Text to read:
No matter how much NAMA or Minister Noonan try to evade the reality of NAMA having deliberately over-paid for the €74bn loans acquired from the banks – remember the Comptroller and Auditor General recently reported that NAMA had paid €5bn in state-aid so far, and that figure is set to rise further as the due diligence is completed on the remaining 20% of NAMA’s acquired loans – and no matter how much NAMA and Minister Noonan try to talk up the prospects for the property market or minimise the fact that property prices in NAMA’s main market, Ireland, have dropped 22-30% since November 2009, the date by reference to which NAMA valued its acquired loans, the hard fact is NAMA is sitting on what most ordinary people would regard as a paper loss that is now in view of €10bn.
It’s a paper loss because NAMA has another 8.5 years to complete its business, and there exists the possibility that property prices will recover at a faster pace than NAMA is running up its huge operating costs. There are differing views on the outlook for property, and – for what it’s worth – the view on here is probably more optimistic than elsewhere, particularly for prospects in the second half of this decade. But none of us has a crystal ball, so what about today?
NAMA reported losses in its first full year in 2010 of €1.1bn including a so-called “impairment charge” of €1.5bn. In 2011, the provisional management accounts showed a profit of €0.2bn after an impairment charge of €0.8bn. Next month, we will have the audited accounts for 2011 which may see the revision of the provisional 2011 results.
But the “impairment charge” which is supposed to reflect the deteriorating prospects for recovery of the NAMA loans is heavily distorted by accounting convolutions. NAMA calculates the impairment charge by estimating the amount of cash it will receive in respect of any specific loan. That may involve ongoing payments from performing developers, it may involve rent or other incoming on the underlying assets but to a large extent, it involves what NAMA thinks it will get for the underlying asset when it is ultimately sold. How does NAMA estimate the future value of assets?
It’s an important question and yesterday in the Dail, the Sinn Fein finance spokesperson Pearse Doherty asked the Minister for Finance Michael Noonan a straight question – “set out the basis on which NAMA calculates the value of the future disposal of assets and in particular if NAMA makes any assumptions on the recovery of property values.” – but the response remains evasive “the value of the property collateral that will be recovered by NAMA is assessed individually by debtor and by asset” but there is no guidance as to how NAMA assesses that value. Here is the full exchange
“Deputy Pearse Doherty: To ask the Minister for Finance further to Parliamentary Question No. 215 of 12 June 2012, wherein he stated that the said National Asset Management Agency’s provisional impairment charge of €810,000,000 was based on estimated future cash flows on individual loans including cash flow from the future disposal of assets; if he will set out the basis on which NAMA calculates the value of the future disposal of assets and in particular if NAMA makes any assumptions on the recovery of property values.

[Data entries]
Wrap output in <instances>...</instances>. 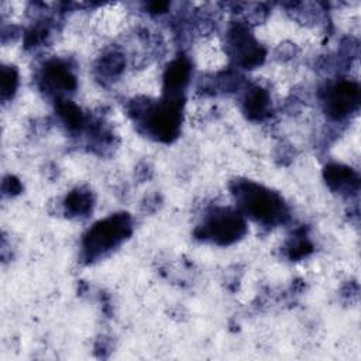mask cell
I'll return each instance as SVG.
<instances>
[{"label":"cell","mask_w":361,"mask_h":361,"mask_svg":"<svg viewBox=\"0 0 361 361\" xmlns=\"http://www.w3.org/2000/svg\"><path fill=\"white\" fill-rule=\"evenodd\" d=\"M238 199L244 210L257 220L261 221H278L285 214L282 200L254 183H244L238 188Z\"/></svg>","instance_id":"obj_1"},{"label":"cell","mask_w":361,"mask_h":361,"mask_svg":"<svg viewBox=\"0 0 361 361\" xmlns=\"http://www.w3.org/2000/svg\"><path fill=\"white\" fill-rule=\"evenodd\" d=\"M130 233V219L126 214L111 216L92 227L85 238V250L89 257L99 255L116 247Z\"/></svg>","instance_id":"obj_2"},{"label":"cell","mask_w":361,"mask_h":361,"mask_svg":"<svg viewBox=\"0 0 361 361\" xmlns=\"http://www.w3.org/2000/svg\"><path fill=\"white\" fill-rule=\"evenodd\" d=\"M245 230L243 219L230 210L216 212L203 226V235L219 244H230L235 241Z\"/></svg>","instance_id":"obj_3"},{"label":"cell","mask_w":361,"mask_h":361,"mask_svg":"<svg viewBox=\"0 0 361 361\" xmlns=\"http://www.w3.org/2000/svg\"><path fill=\"white\" fill-rule=\"evenodd\" d=\"M358 86L351 82H341L327 90L326 109L330 116L341 118L358 104Z\"/></svg>","instance_id":"obj_4"},{"label":"cell","mask_w":361,"mask_h":361,"mask_svg":"<svg viewBox=\"0 0 361 361\" xmlns=\"http://www.w3.org/2000/svg\"><path fill=\"white\" fill-rule=\"evenodd\" d=\"M45 82L52 89L69 90L75 86V78L69 72V69L58 62L49 63L45 68Z\"/></svg>","instance_id":"obj_5"},{"label":"cell","mask_w":361,"mask_h":361,"mask_svg":"<svg viewBox=\"0 0 361 361\" xmlns=\"http://www.w3.org/2000/svg\"><path fill=\"white\" fill-rule=\"evenodd\" d=\"M326 179L327 183L337 190H344L348 188L351 189L357 185L355 173L351 169L340 165H330L326 168Z\"/></svg>","instance_id":"obj_6"},{"label":"cell","mask_w":361,"mask_h":361,"mask_svg":"<svg viewBox=\"0 0 361 361\" xmlns=\"http://www.w3.org/2000/svg\"><path fill=\"white\" fill-rule=\"evenodd\" d=\"M188 76H189V66L186 65L185 61L178 59L173 63H171L165 75L168 92L171 94H178L176 92L183 87V85L188 80Z\"/></svg>","instance_id":"obj_7"},{"label":"cell","mask_w":361,"mask_h":361,"mask_svg":"<svg viewBox=\"0 0 361 361\" xmlns=\"http://www.w3.org/2000/svg\"><path fill=\"white\" fill-rule=\"evenodd\" d=\"M267 106H268V96L262 89L254 87L247 93L245 110L250 116L252 117L262 116L267 110Z\"/></svg>","instance_id":"obj_8"},{"label":"cell","mask_w":361,"mask_h":361,"mask_svg":"<svg viewBox=\"0 0 361 361\" xmlns=\"http://www.w3.org/2000/svg\"><path fill=\"white\" fill-rule=\"evenodd\" d=\"M90 196L86 192H73L66 199V206L73 213H86L90 209Z\"/></svg>","instance_id":"obj_9"},{"label":"cell","mask_w":361,"mask_h":361,"mask_svg":"<svg viewBox=\"0 0 361 361\" xmlns=\"http://www.w3.org/2000/svg\"><path fill=\"white\" fill-rule=\"evenodd\" d=\"M16 73L13 69H3L1 71V94L3 97H6L7 94L13 93L14 87H16Z\"/></svg>","instance_id":"obj_10"}]
</instances>
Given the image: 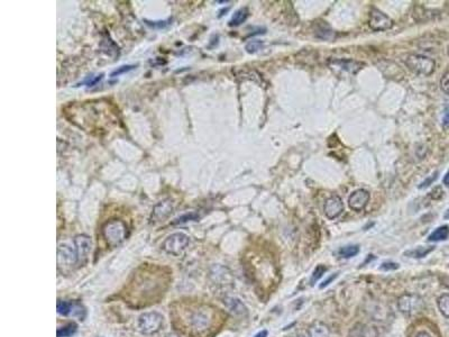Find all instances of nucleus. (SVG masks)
<instances>
[{"label":"nucleus","instance_id":"nucleus-1","mask_svg":"<svg viewBox=\"0 0 449 337\" xmlns=\"http://www.w3.org/2000/svg\"><path fill=\"white\" fill-rule=\"evenodd\" d=\"M173 322L190 337H208L216 325V310L200 302H180L172 310Z\"/></svg>","mask_w":449,"mask_h":337},{"label":"nucleus","instance_id":"nucleus-2","mask_svg":"<svg viewBox=\"0 0 449 337\" xmlns=\"http://www.w3.org/2000/svg\"><path fill=\"white\" fill-rule=\"evenodd\" d=\"M170 274L163 272L161 268L155 271H143L134 274L133 281L126 289V296L128 302L135 307L148 306L157 302L163 297L169 286Z\"/></svg>","mask_w":449,"mask_h":337},{"label":"nucleus","instance_id":"nucleus-3","mask_svg":"<svg viewBox=\"0 0 449 337\" xmlns=\"http://www.w3.org/2000/svg\"><path fill=\"white\" fill-rule=\"evenodd\" d=\"M102 234L107 244L111 248H116L126 240L127 226L121 220H111L103 227Z\"/></svg>","mask_w":449,"mask_h":337},{"label":"nucleus","instance_id":"nucleus-4","mask_svg":"<svg viewBox=\"0 0 449 337\" xmlns=\"http://www.w3.org/2000/svg\"><path fill=\"white\" fill-rule=\"evenodd\" d=\"M406 66L414 74L430 76L435 71L436 63L428 56H420V54H410L406 58Z\"/></svg>","mask_w":449,"mask_h":337},{"label":"nucleus","instance_id":"nucleus-5","mask_svg":"<svg viewBox=\"0 0 449 337\" xmlns=\"http://www.w3.org/2000/svg\"><path fill=\"white\" fill-rule=\"evenodd\" d=\"M163 316L160 312H144L138 318V328L143 334L152 335L157 333L163 326Z\"/></svg>","mask_w":449,"mask_h":337},{"label":"nucleus","instance_id":"nucleus-6","mask_svg":"<svg viewBox=\"0 0 449 337\" xmlns=\"http://www.w3.org/2000/svg\"><path fill=\"white\" fill-rule=\"evenodd\" d=\"M398 308L405 315L412 316L424 310L425 302L418 294H406L398 299Z\"/></svg>","mask_w":449,"mask_h":337},{"label":"nucleus","instance_id":"nucleus-7","mask_svg":"<svg viewBox=\"0 0 449 337\" xmlns=\"http://www.w3.org/2000/svg\"><path fill=\"white\" fill-rule=\"evenodd\" d=\"M365 64L352 58H330L328 60V66L336 74H356L360 72Z\"/></svg>","mask_w":449,"mask_h":337},{"label":"nucleus","instance_id":"nucleus-8","mask_svg":"<svg viewBox=\"0 0 449 337\" xmlns=\"http://www.w3.org/2000/svg\"><path fill=\"white\" fill-rule=\"evenodd\" d=\"M190 243V238L188 235L184 233H174L170 235L167 238L164 243L162 245V248L164 250L166 253L178 256V255L182 254L185 248Z\"/></svg>","mask_w":449,"mask_h":337},{"label":"nucleus","instance_id":"nucleus-9","mask_svg":"<svg viewBox=\"0 0 449 337\" xmlns=\"http://www.w3.org/2000/svg\"><path fill=\"white\" fill-rule=\"evenodd\" d=\"M370 27L375 32L388 30L393 26V20L388 15H385L380 9L373 8L370 12Z\"/></svg>","mask_w":449,"mask_h":337},{"label":"nucleus","instance_id":"nucleus-10","mask_svg":"<svg viewBox=\"0 0 449 337\" xmlns=\"http://www.w3.org/2000/svg\"><path fill=\"white\" fill-rule=\"evenodd\" d=\"M370 192L364 189L355 190L348 198L349 208L355 212H362L370 202Z\"/></svg>","mask_w":449,"mask_h":337},{"label":"nucleus","instance_id":"nucleus-11","mask_svg":"<svg viewBox=\"0 0 449 337\" xmlns=\"http://www.w3.org/2000/svg\"><path fill=\"white\" fill-rule=\"evenodd\" d=\"M74 245L76 255H78V263L83 264L87 261L88 255L91 251V238L87 235H78L74 238Z\"/></svg>","mask_w":449,"mask_h":337},{"label":"nucleus","instance_id":"nucleus-12","mask_svg":"<svg viewBox=\"0 0 449 337\" xmlns=\"http://www.w3.org/2000/svg\"><path fill=\"white\" fill-rule=\"evenodd\" d=\"M325 215L329 220H335L337 218L340 214L344 212V204L342 198L337 194H334L332 197H329L325 202L324 207Z\"/></svg>","mask_w":449,"mask_h":337},{"label":"nucleus","instance_id":"nucleus-13","mask_svg":"<svg viewBox=\"0 0 449 337\" xmlns=\"http://www.w3.org/2000/svg\"><path fill=\"white\" fill-rule=\"evenodd\" d=\"M57 262L60 266H73L75 263H78V255H76L75 248H72L66 244L61 245V246L58 248L57 252Z\"/></svg>","mask_w":449,"mask_h":337},{"label":"nucleus","instance_id":"nucleus-14","mask_svg":"<svg viewBox=\"0 0 449 337\" xmlns=\"http://www.w3.org/2000/svg\"><path fill=\"white\" fill-rule=\"evenodd\" d=\"M378 336L379 333L375 327L365 324H356L348 334V337H378Z\"/></svg>","mask_w":449,"mask_h":337},{"label":"nucleus","instance_id":"nucleus-15","mask_svg":"<svg viewBox=\"0 0 449 337\" xmlns=\"http://www.w3.org/2000/svg\"><path fill=\"white\" fill-rule=\"evenodd\" d=\"M172 202L170 200H164V202H161L160 204H157L155 208L153 210V215H152V220H154L155 222H161L163 220L170 215L172 212Z\"/></svg>","mask_w":449,"mask_h":337},{"label":"nucleus","instance_id":"nucleus-16","mask_svg":"<svg viewBox=\"0 0 449 337\" xmlns=\"http://www.w3.org/2000/svg\"><path fill=\"white\" fill-rule=\"evenodd\" d=\"M308 337H330L329 327L323 322L316 320L307 330Z\"/></svg>","mask_w":449,"mask_h":337},{"label":"nucleus","instance_id":"nucleus-17","mask_svg":"<svg viewBox=\"0 0 449 337\" xmlns=\"http://www.w3.org/2000/svg\"><path fill=\"white\" fill-rule=\"evenodd\" d=\"M225 304H226V307L229 309V312H233L234 315H236V316L247 315V308L242 302H240L239 299L228 297V298H226Z\"/></svg>","mask_w":449,"mask_h":337},{"label":"nucleus","instance_id":"nucleus-18","mask_svg":"<svg viewBox=\"0 0 449 337\" xmlns=\"http://www.w3.org/2000/svg\"><path fill=\"white\" fill-rule=\"evenodd\" d=\"M449 236V227L447 225H444L438 227L436 230H434L432 234L429 235L428 240L429 242H441V240H445Z\"/></svg>","mask_w":449,"mask_h":337},{"label":"nucleus","instance_id":"nucleus-19","mask_svg":"<svg viewBox=\"0 0 449 337\" xmlns=\"http://www.w3.org/2000/svg\"><path fill=\"white\" fill-rule=\"evenodd\" d=\"M435 250V246H419L414 250H409L405 253V255L409 258H426L429 253H432Z\"/></svg>","mask_w":449,"mask_h":337},{"label":"nucleus","instance_id":"nucleus-20","mask_svg":"<svg viewBox=\"0 0 449 337\" xmlns=\"http://www.w3.org/2000/svg\"><path fill=\"white\" fill-rule=\"evenodd\" d=\"M248 17V10L247 8H240L236 12L231 20H229V26H239L242 25L243 22L247 20Z\"/></svg>","mask_w":449,"mask_h":337},{"label":"nucleus","instance_id":"nucleus-21","mask_svg":"<svg viewBox=\"0 0 449 337\" xmlns=\"http://www.w3.org/2000/svg\"><path fill=\"white\" fill-rule=\"evenodd\" d=\"M358 253H360V246L358 245H347V246H344L338 251L339 256L344 258H354Z\"/></svg>","mask_w":449,"mask_h":337},{"label":"nucleus","instance_id":"nucleus-22","mask_svg":"<svg viewBox=\"0 0 449 337\" xmlns=\"http://www.w3.org/2000/svg\"><path fill=\"white\" fill-rule=\"evenodd\" d=\"M437 304L443 316L449 318V294H444L437 300Z\"/></svg>","mask_w":449,"mask_h":337},{"label":"nucleus","instance_id":"nucleus-23","mask_svg":"<svg viewBox=\"0 0 449 337\" xmlns=\"http://www.w3.org/2000/svg\"><path fill=\"white\" fill-rule=\"evenodd\" d=\"M76 330H78V325H76L75 322H70V324L62 327V328H58L56 332V336L57 337H71L76 333Z\"/></svg>","mask_w":449,"mask_h":337},{"label":"nucleus","instance_id":"nucleus-24","mask_svg":"<svg viewBox=\"0 0 449 337\" xmlns=\"http://www.w3.org/2000/svg\"><path fill=\"white\" fill-rule=\"evenodd\" d=\"M70 315L80 318V320H83L85 315H87V310H85V308L81 304L75 302H71Z\"/></svg>","mask_w":449,"mask_h":337},{"label":"nucleus","instance_id":"nucleus-25","mask_svg":"<svg viewBox=\"0 0 449 337\" xmlns=\"http://www.w3.org/2000/svg\"><path fill=\"white\" fill-rule=\"evenodd\" d=\"M316 35L318 36L319 38H323V40H330L333 38V30H330V27L329 26H327V25H324L323 27H318V28H317V32H316Z\"/></svg>","mask_w":449,"mask_h":337},{"label":"nucleus","instance_id":"nucleus-26","mask_svg":"<svg viewBox=\"0 0 449 337\" xmlns=\"http://www.w3.org/2000/svg\"><path fill=\"white\" fill-rule=\"evenodd\" d=\"M263 48H264V43H263L262 40H251V42H248L246 44V51L251 54L258 52Z\"/></svg>","mask_w":449,"mask_h":337},{"label":"nucleus","instance_id":"nucleus-27","mask_svg":"<svg viewBox=\"0 0 449 337\" xmlns=\"http://www.w3.org/2000/svg\"><path fill=\"white\" fill-rule=\"evenodd\" d=\"M70 310H71V302H62V300H58L57 312L60 314V315L63 316L70 315Z\"/></svg>","mask_w":449,"mask_h":337},{"label":"nucleus","instance_id":"nucleus-28","mask_svg":"<svg viewBox=\"0 0 449 337\" xmlns=\"http://www.w3.org/2000/svg\"><path fill=\"white\" fill-rule=\"evenodd\" d=\"M326 271H327V266H317L315 268L314 273H312V276H311V281H310L311 284H315L316 282L318 281L320 278L325 274Z\"/></svg>","mask_w":449,"mask_h":337},{"label":"nucleus","instance_id":"nucleus-29","mask_svg":"<svg viewBox=\"0 0 449 337\" xmlns=\"http://www.w3.org/2000/svg\"><path fill=\"white\" fill-rule=\"evenodd\" d=\"M135 68H136V66H121L119 68H117L115 71H112L110 76H111V78H115V76H119L120 74H127V72L134 70Z\"/></svg>","mask_w":449,"mask_h":337},{"label":"nucleus","instance_id":"nucleus-30","mask_svg":"<svg viewBox=\"0 0 449 337\" xmlns=\"http://www.w3.org/2000/svg\"><path fill=\"white\" fill-rule=\"evenodd\" d=\"M441 88L446 94L449 96V71H447L441 79Z\"/></svg>","mask_w":449,"mask_h":337},{"label":"nucleus","instance_id":"nucleus-31","mask_svg":"<svg viewBox=\"0 0 449 337\" xmlns=\"http://www.w3.org/2000/svg\"><path fill=\"white\" fill-rule=\"evenodd\" d=\"M145 22H146V25H148L149 27H152V28H157V30L164 28V27L169 24L166 20H156V22L145 20Z\"/></svg>","mask_w":449,"mask_h":337},{"label":"nucleus","instance_id":"nucleus-32","mask_svg":"<svg viewBox=\"0 0 449 337\" xmlns=\"http://www.w3.org/2000/svg\"><path fill=\"white\" fill-rule=\"evenodd\" d=\"M102 76H103V74H99V76H90V78H88V79H85L82 84H87L88 86H94L96 84H98L99 81H100L101 79H102Z\"/></svg>","mask_w":449,"mask_h":337},{"label":"nucleus","instance_id":"nucleus-33","mask_svg":"<svg viewBox=\"0 0 449 337\" xmlns=\"http://www.w3.org/2000/svg\"><path fill=\"white\" fill-rule=\"evenodd\" d=\"M437 176H438V172H435L434 174H432L430 176L429 178H427V179H426L425 181H423L420 184V186H419V189H424V188H427V186H429L430 184H433V182L437 179Z\"/></svg>","mask_w":449,"mask_h":337},{"label":"nucleus","instance_id":"nucleus-34","mask_svg":"<svg viewBox=\"0 0 449 337\" xmlns=\"http://www.w3.org/2000/svg\"><path fill=\"white\" fill-rule=\"evenodd\" d=\"M198 218H199V216L197 215V214L191 212V214H187V215L181 216L180 218L176 220V222H190V220H198Z\"/></svg>","mask_w":449,"mask_h":337},{"label":"nucleus","instance_id":"nucleus-35","mask_svg":"<svg viewBox=\"0 0 449 337\" xmlns=\"http://www.w3.org/2000/svg\"><path fill=\"white\" fill-rule=\"evenodd\" d=\"M381 270L384 271H392V270H397L399 268V264L394 263V262H384L382 266H381Z\"/></svg>","mask_w":449,"mask_h":337},{"label":"nucleus","instance_id":"nucleus-36","mask_svg":"<svg viewBox=\"0 0 449 337\" xmlns=\"http://www.w3.org/2000/svg\"><path fill=\"white\" fill-rule=\"evenodd\" d=\"M338 276V273H334V274H332L330 276L328 279H326L323 284H320V289H324V288H326V286H329L330 284V282H333L335 279H336V278Z\"/></svg>","mask_w":449,"mask_h":337},{"label":"nucleus","instance_id":"nucleus-37","mask_svg":"<svg viewBox=\"0 0 449 337\" xmlns=\"http://www.w3.org/2000/svg\"><path fill=\"white\" fill-rule=\"evenodd\" d=\"M443 125L445 127H449V104L445 108V112H444V117H443Z\"/></svg>","mask_w":449,"mask_h":337},{"label":"nucleus","instance_id":"nucleus-38","mask_svg":"<svg viewBox=\"0 0 449 337\" xmlns=\"http://www.w3.org/2000/svg\"><path fill=\"white\" fill-rule=\"evenodd\" d=\"M442 282H443L444 286H447V288L449 289V276H444L442 278Z\"/></svg>","mask_w":449,"mask_h":337},{"label":"nucleus","instance_id":"nucleus-39","mask_svg":"<svg viewBox=\"0 0 449 337\" xmlns=\"http://www.w3.org/2000/svg\"><path fill=\"white\" fill-rule=\"evenodd\" d=\"M415 337H432V336H430V334H428L427 332L423 330V332H419V333H417V335Z\"/></svg>","mask_w":449,"mask_h":337},{"label":"nucleus","instance_id":"nucleus-40","mask_svg":"<svg viewBox=\"0 0 449 337\" xmlns=\"http://www.w3.org/2000/svg\"><path fill=\"white\" fill-rule=\"evenodd\" d=\"M267 335H269L267 330H261V332H258V333L254 337H267Z\"/></svg>","mask_w":449,"mask_h":337},{"label":"nucleus","instance_id":"nucleus-41","mask_svg":"<svg viewBox=\"0 0 449 337\" xmlns=\"http://www.w3.org/2000/svg\"><path fill=\"white\" fill-rule=\"evenodd\" d=\"M444 184L447 186H449V171L446 173L445 178H444Z\"/></svg>","mask_w":449,"mask_h":337},{"label":"nucleus","instance_id":"nucleus-42","mask_svg":"<svg viewBox=\"0 0 449 337\" xmlns=\"http://www.w3.org/2000/svg\"><path fill=\"white\" fill-rule=\"evenodd\" d=\"M165 337H180V336L175 333H170V334H167Z\"/></svg>","mask_w":449,"mask_h":337},{"label":"nucleus","instance_id":"nucleus-43","mask_svg":"<svg viewBox=\"0 0 449 337\" xmlns=\"http://www.w3.org/2000/svg\"><path fill=\"white\" fill-rule=\"evenodd\" d=\"M444 218H445V220H449V209L448 210H446L445 215H444Z\"/></svg>","mask_w":449,"mask_h":337},{"label":"nucleus","instance_id":"nucleus-44","mask_svg":"<svg viewBox=\"0 0 449 337\" xmlns=\"http://www.w3.org/2000/svg\"><path fill=\"white\" fill-rule=\"evenodd\" d=\"M292 337H306V336H303V335H301V334H298V335H293ZM308 337V336H307Z\"/></svg>","mask_w":449,"mask_h":337},{"label":"nucleus","instance_id":"nucleus-45","mask_svg":"<svg viewBox=\"0 0 449 337\" xmlns=\"http://www.w3.org/2000/svg\"><path fill=\"white\" fill-rule=\"evenodd\" d=\"M448 56H449V48H448Z\"/></svg>","mask_w":449,"mask_h":337}]
</instances>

Direction:
Summarize the text above about NAMA's losses in three sentences.

Response for this exercise:
The text argues that NAMA deliberately overpaid for the €74bn in loans it acquired from the banks and, with property prices in Ireland down 22-30% since November 2009, now sits on a paper loss nearing €10bn. It says the impairment charge meant to reflect NAMA's loan recovery prospects is heavily distorted by accounting convolutions, because it depends largely on what NAMA thinks it will get when the underlying assets are sold. When Pearse Doherty asked Finance Minister Michael Noonan in the Dail how NAMA values future asset disposals and whether it assumes a recovery in property values, the response was evasive and gave no guidance on how NAMA assesses that value.